**** Given information ****

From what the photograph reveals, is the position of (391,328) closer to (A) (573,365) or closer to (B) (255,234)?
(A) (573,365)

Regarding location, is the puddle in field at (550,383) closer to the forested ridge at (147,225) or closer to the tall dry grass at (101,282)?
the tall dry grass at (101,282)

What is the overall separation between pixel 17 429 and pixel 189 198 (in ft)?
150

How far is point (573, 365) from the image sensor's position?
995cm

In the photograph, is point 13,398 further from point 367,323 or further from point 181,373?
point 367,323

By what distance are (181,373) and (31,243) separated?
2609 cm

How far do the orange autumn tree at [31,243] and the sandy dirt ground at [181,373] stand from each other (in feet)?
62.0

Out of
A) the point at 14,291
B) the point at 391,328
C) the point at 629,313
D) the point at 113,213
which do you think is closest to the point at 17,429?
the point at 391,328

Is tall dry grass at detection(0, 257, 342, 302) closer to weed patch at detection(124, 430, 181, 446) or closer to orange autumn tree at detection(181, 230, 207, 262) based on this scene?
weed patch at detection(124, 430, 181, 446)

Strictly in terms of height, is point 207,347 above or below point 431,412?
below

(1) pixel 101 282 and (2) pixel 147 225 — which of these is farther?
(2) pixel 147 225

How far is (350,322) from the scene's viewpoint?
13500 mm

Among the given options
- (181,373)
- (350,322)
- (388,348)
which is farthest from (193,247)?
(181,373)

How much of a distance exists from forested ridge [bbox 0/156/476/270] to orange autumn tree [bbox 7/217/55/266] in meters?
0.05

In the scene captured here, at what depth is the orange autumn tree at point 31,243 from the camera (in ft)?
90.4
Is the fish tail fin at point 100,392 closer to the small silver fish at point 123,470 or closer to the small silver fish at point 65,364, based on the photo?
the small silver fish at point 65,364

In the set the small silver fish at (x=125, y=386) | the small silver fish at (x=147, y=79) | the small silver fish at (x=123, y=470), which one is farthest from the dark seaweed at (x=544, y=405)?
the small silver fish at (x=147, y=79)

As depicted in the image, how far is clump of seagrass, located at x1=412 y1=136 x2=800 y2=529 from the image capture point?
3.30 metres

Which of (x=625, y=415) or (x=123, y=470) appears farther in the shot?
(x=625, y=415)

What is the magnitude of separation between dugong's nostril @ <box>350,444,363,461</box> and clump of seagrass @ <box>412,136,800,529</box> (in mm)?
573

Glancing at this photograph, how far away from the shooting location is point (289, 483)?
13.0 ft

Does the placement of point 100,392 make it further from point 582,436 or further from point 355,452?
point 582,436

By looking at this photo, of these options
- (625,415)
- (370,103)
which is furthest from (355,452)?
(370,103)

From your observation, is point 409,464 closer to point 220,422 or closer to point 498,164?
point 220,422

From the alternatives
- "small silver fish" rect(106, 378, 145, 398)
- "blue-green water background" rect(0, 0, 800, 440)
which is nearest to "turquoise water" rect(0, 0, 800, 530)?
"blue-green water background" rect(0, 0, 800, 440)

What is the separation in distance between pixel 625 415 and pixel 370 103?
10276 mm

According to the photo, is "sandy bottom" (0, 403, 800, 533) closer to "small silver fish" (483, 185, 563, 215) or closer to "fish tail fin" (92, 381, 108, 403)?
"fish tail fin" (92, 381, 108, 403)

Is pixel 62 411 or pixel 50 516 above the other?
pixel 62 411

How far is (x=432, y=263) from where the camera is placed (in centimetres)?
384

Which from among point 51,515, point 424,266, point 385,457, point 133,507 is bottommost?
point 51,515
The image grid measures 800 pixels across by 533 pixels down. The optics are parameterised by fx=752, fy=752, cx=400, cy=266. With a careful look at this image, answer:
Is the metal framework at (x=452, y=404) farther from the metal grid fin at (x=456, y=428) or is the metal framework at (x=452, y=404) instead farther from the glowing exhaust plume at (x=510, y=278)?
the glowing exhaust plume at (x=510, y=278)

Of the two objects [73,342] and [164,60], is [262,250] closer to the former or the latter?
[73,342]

****
**** Given information ****

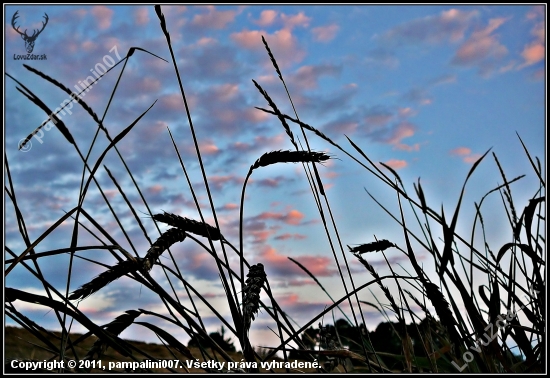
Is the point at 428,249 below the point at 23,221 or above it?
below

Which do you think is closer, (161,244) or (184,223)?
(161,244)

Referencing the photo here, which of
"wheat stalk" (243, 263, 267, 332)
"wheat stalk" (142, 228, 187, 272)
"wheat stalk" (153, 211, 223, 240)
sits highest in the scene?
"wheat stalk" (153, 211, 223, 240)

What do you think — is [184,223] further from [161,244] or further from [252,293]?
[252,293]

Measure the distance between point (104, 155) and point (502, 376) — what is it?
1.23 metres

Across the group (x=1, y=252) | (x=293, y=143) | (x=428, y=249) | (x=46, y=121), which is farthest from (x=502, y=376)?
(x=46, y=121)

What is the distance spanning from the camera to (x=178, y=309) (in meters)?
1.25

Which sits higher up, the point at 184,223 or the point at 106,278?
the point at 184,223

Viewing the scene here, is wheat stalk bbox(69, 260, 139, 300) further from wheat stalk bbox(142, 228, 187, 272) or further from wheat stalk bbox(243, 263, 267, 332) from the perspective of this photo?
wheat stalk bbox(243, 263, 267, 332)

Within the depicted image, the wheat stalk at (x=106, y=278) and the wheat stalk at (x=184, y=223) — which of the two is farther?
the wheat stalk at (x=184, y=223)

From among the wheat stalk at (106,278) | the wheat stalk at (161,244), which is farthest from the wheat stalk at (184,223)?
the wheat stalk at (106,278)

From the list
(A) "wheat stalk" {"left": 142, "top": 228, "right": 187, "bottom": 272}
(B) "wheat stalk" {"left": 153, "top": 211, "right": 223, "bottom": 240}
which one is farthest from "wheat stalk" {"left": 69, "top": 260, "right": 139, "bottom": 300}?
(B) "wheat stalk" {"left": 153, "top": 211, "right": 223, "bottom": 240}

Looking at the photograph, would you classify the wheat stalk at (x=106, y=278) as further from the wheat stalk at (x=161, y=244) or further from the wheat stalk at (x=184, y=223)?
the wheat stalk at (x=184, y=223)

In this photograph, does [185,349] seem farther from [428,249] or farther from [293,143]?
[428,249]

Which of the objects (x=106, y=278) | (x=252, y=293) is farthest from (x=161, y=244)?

****

**Task objective**
Pick out every line in the entries above that contains the word "forested", matching case exactly, and copy each of those lines in full.

**Answer below**
Regarding location, is the puddle in field at (550,383) closer to the forested ridge at (147,225) or closer to the tall dry grass at (101,282)?
How much of a distance exists from forested ridge [bbox 0/156/476/270] to orange autumn tree [bbox 7/217/55/266] in meters?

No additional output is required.